Researchers in the U of C’s Institute for Space Research will play a critical role in a five-satellite NASA mission called THEMIS (Time History of Events and Macroscale Interactions during Substorms) which is scheduled for launch at 6:07 pm (Eastern Time) on Feb. 15, just over a month from today. For their part in the program, the U of C’s THEMIS team is operating a network of Ground-Based Observatories (GBOs) across Northern Canada.
The THEMIS satellites will probe dynamic processes of astrophysical interest in near-Earth space, while the GBOs will create mosaics of the night sky, capturing changes in the northern lights that are an essential part of the information needed to answer the questions that THEMIS is targeting. The ground and space-based THEMIS observations will enable scientists to pinpoint the cause of brilliant explosions of shimmering light known as “auroral substorms.”

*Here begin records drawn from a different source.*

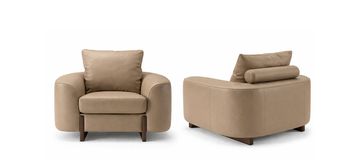 Hellis Armchair by Borzalino - view 6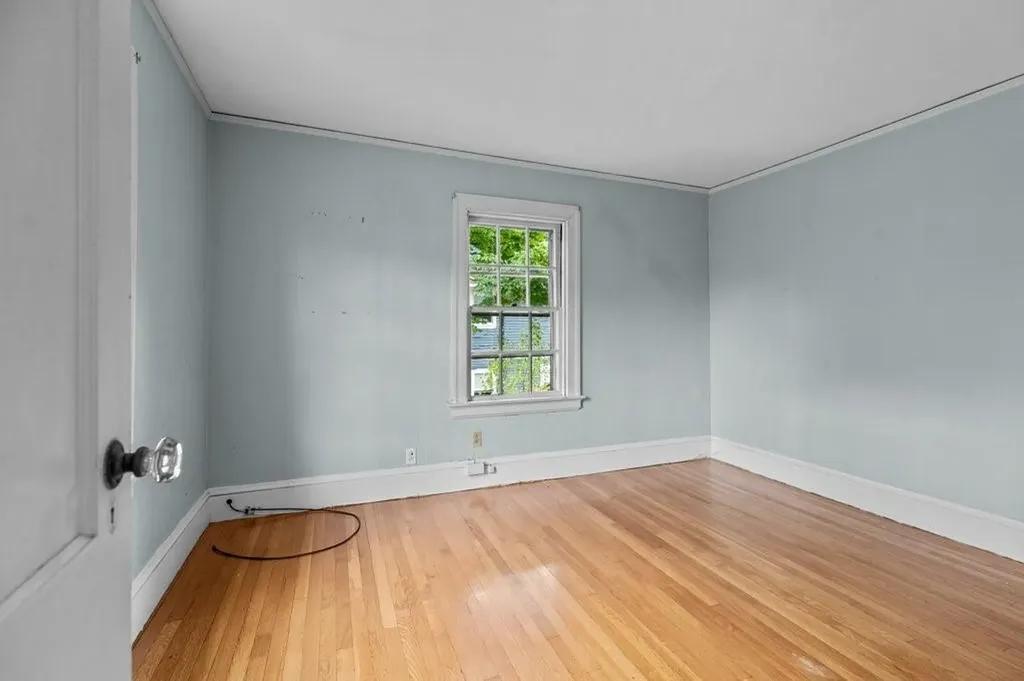 189 Butler Avenue Providence RI 02906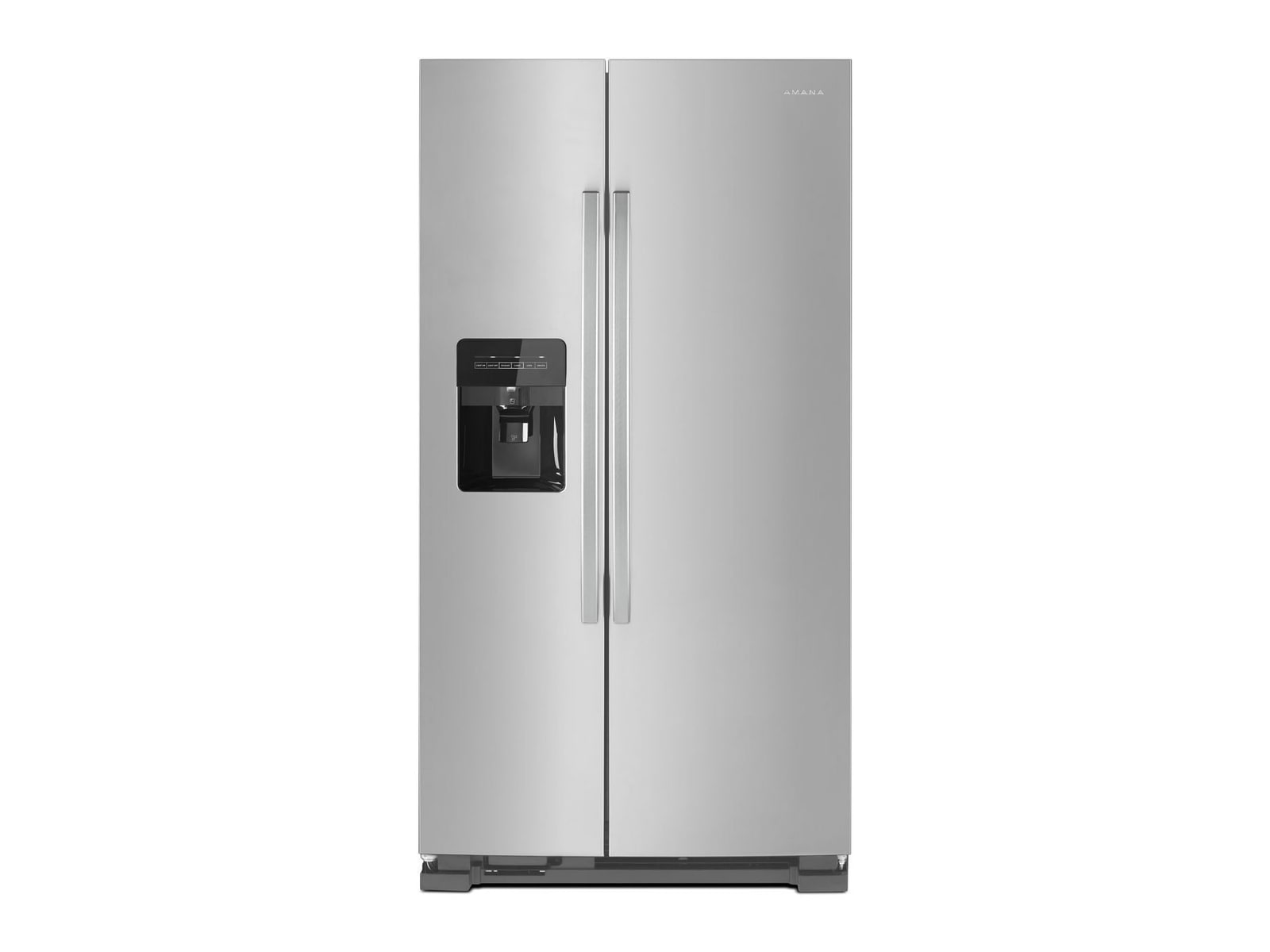 Amana - ASI2575GRS Refrigerators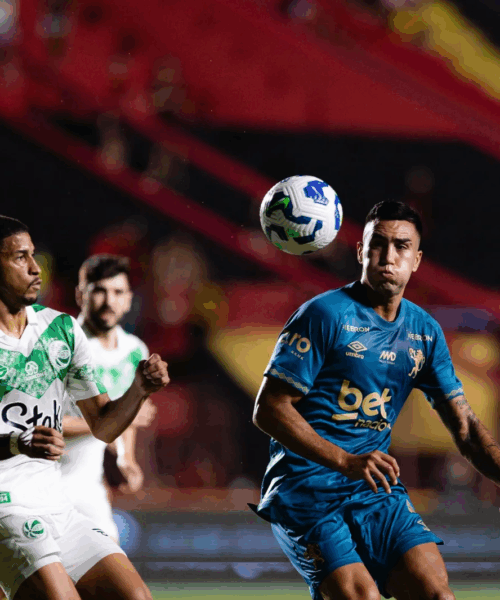 Sport perde para o Juventude na Ilha do Retiro e vê rebaixamento cada vez mais próximo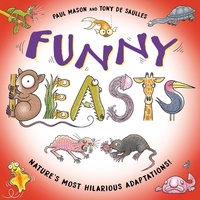 Abbildung von: Funny Beasts - Wayland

“This is a very exciting moment for us because we are expecting to greatly enhance our understanding of these space disturbances that are both beautiful and powerful,” said U of C physics professor Dr. Eric Donovan, leader of the Canadian component of THEMIS.

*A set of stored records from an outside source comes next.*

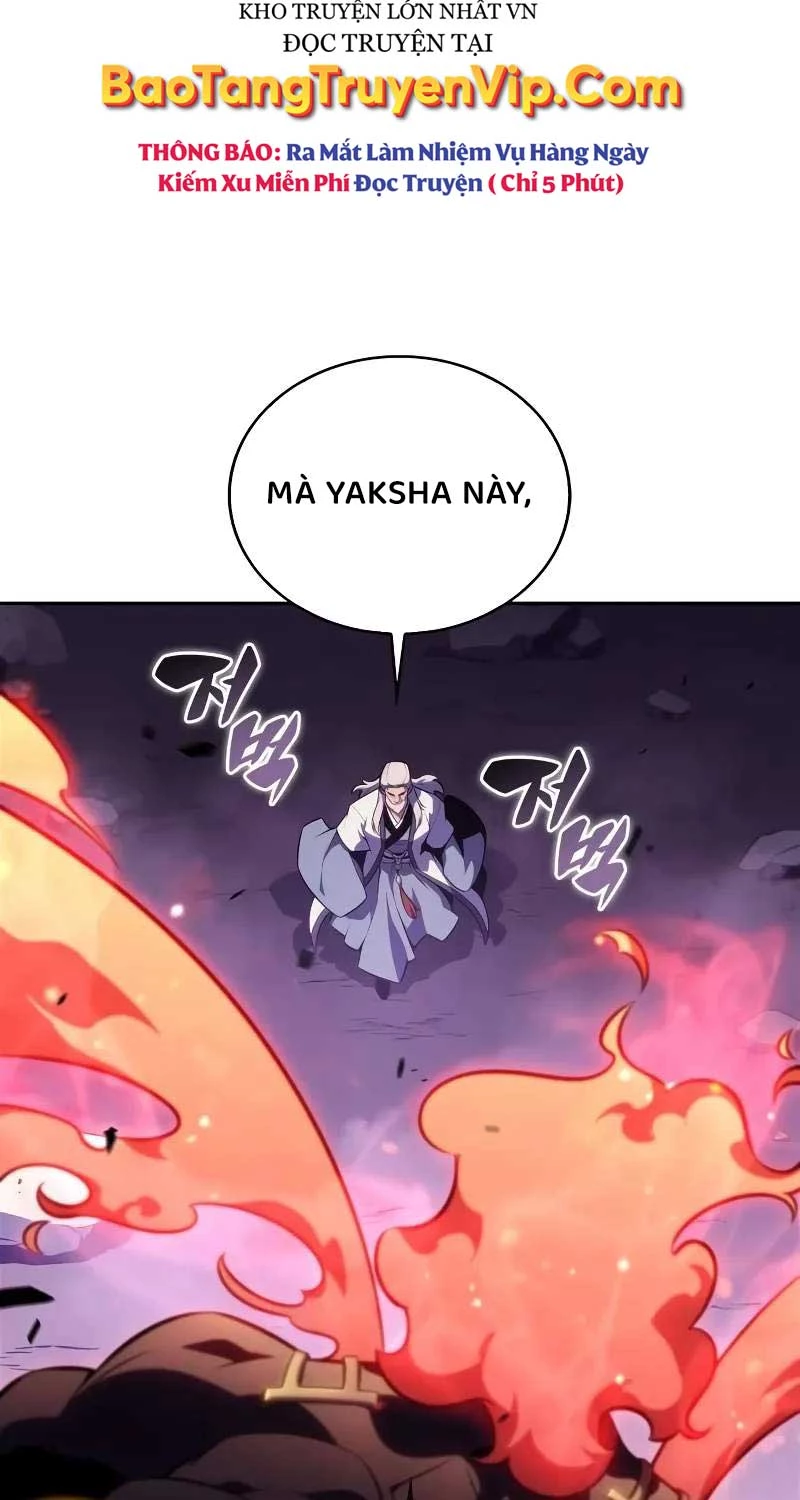 Người Chơi Mới Cấp Tối Đa Chapter 176 - Trang 4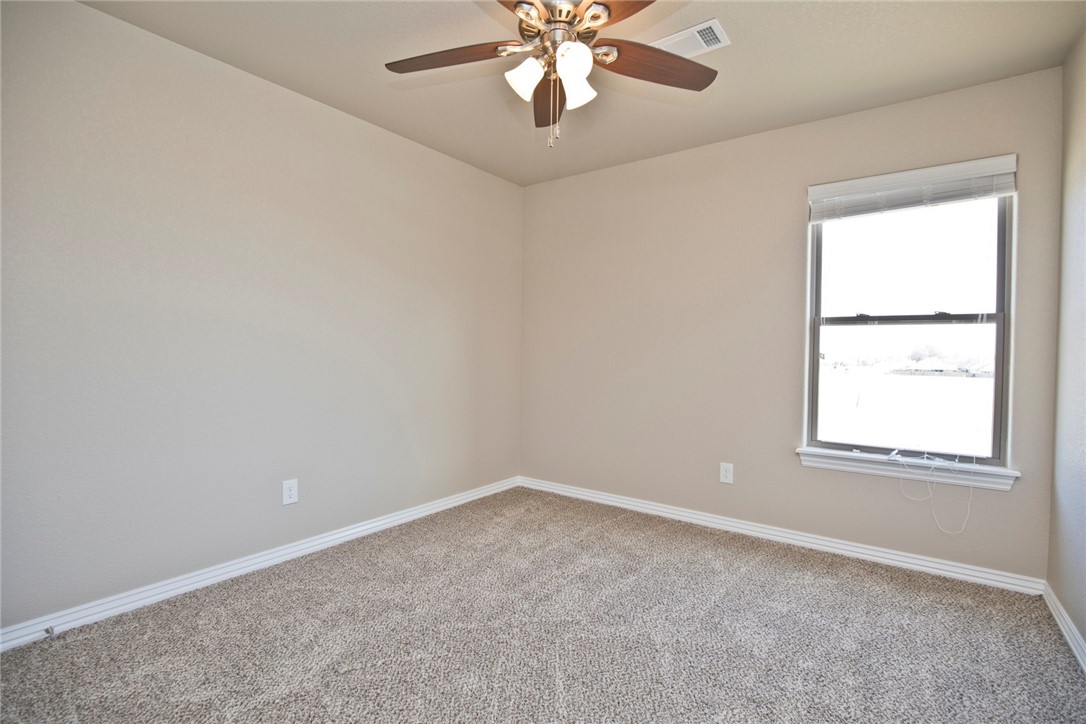 walker - Residential Lease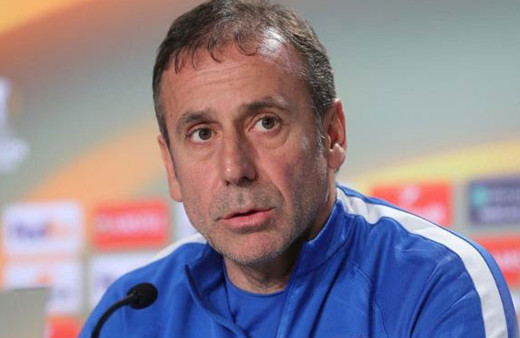 Abdullah Avcı'dan Robinho ve Serdar Taşçı açıklaması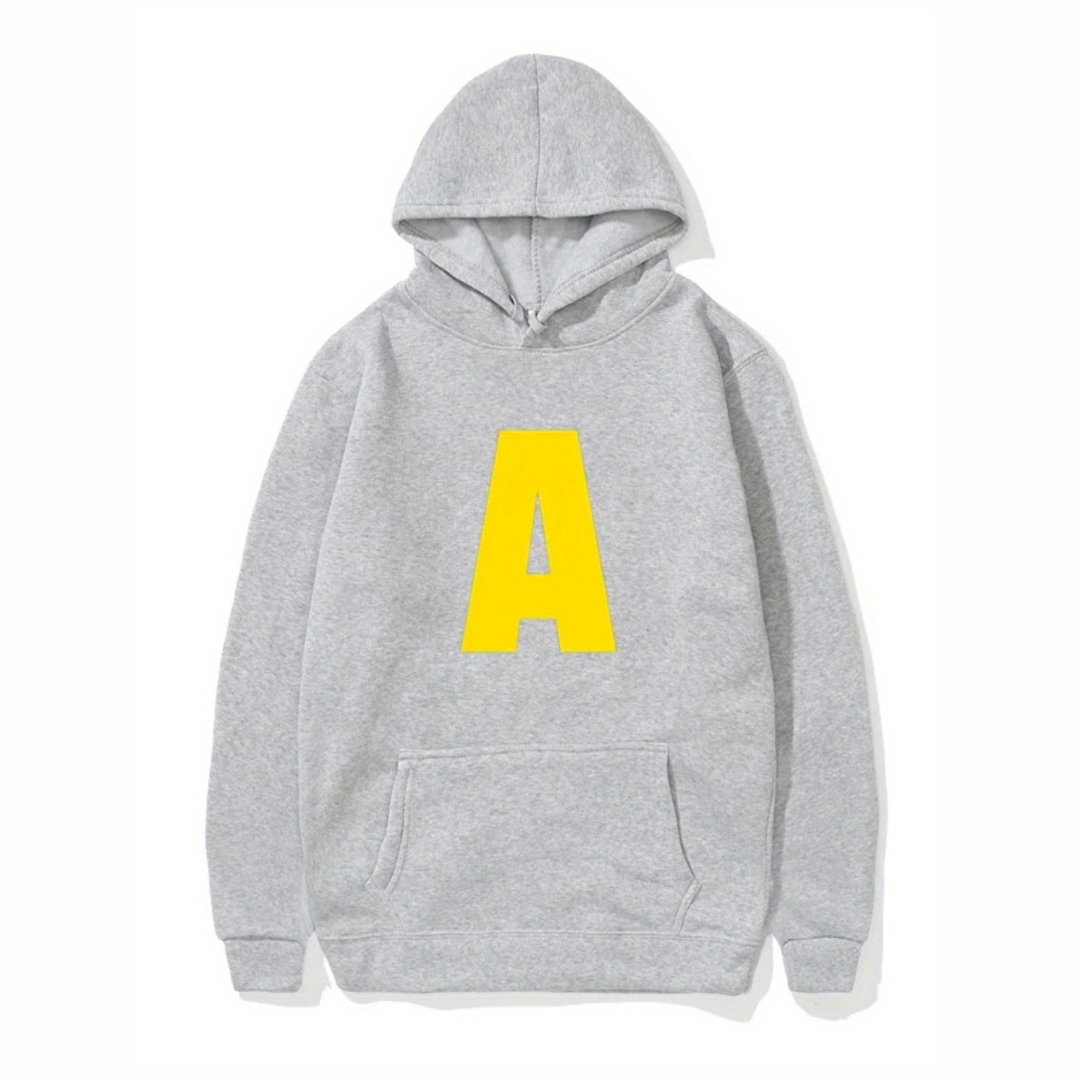 Halloween Chipmunk Pullover Hoodie – Unisex Fleece Costume | Long Sleeve Fit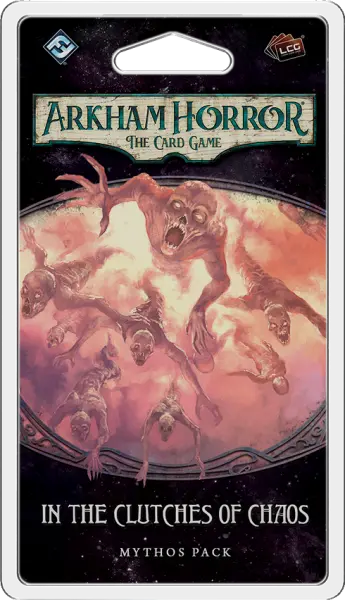 Arkham Horror LCG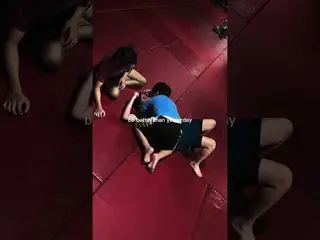 Is your child new to jiu jitsu? Perfect.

“The next few years are going to be very busy for us and our THEMIS colleagues at NASA and the University of California at Berkeley,” Donovan said.
The U of C operates 16 GBOs located in communities across northern Canada (four more in Alaska are operated by Berkeley), which consist of automated all-sky cameras that use time lapse digital imaging and special optics to record auroras in the northern skies. The five satellites are on orbits designed so that they come together in conjunctions over central Canada every four days.
During these conjunctions, the cameras will be used to determine the onset of auroral substorms, while instruments on the five satellites will provide measurements of changes in energetic particle populations and the magnetic field in space. The mission will last at least two years, during which time the GBOs will record more than 200 million photographs.
Auroras are caused by the interaction of charged particles from the sun, also known as the solar wind, with the Earth’s magnetic field. Auroral substorms are the unpredictable bursts in auroral activity that take place when energy stored in the tail of the magnetic field is released and travel along magnetic lines to the polar regions where they cause spectacular displays of iridescent light.
These storms are not fully understood and previous studies have not been able to determine where in the magnetosphere the energy of the solar wind transforms into explosive auroras. Auroral substorms have also been linked to disturbances of telecommunications systems on Earth and damage to satellites.
The NASA-funded THEMIS mission is led by the Space Science Laboratory at the University of California at Berkeley, while the Canadian component of the project is funded by the Canadian Space Agency.
In Canada, THEMIS will ultimately involve scientists with from the Universities of Alberta, Saskatchewan, New Brunswick, and Calgary, Athabasca University, the Canadian Space Agency, and Natural Resources Canada.
Most of the GBOs operate in small communities in the north including Whitehorse, Inuvik, Sanikiluak, and Gillam. The GBOs are run with the generous assistance of community volunteers who help monitor and maintain the equipment.
“Our custodians do a great job of looking after the cameras and playing host to our project in their communities,” said THEMIS Canada deployment and site manager Mike Greffen. “They are a critical link in a large and important NASA-CSA mission.”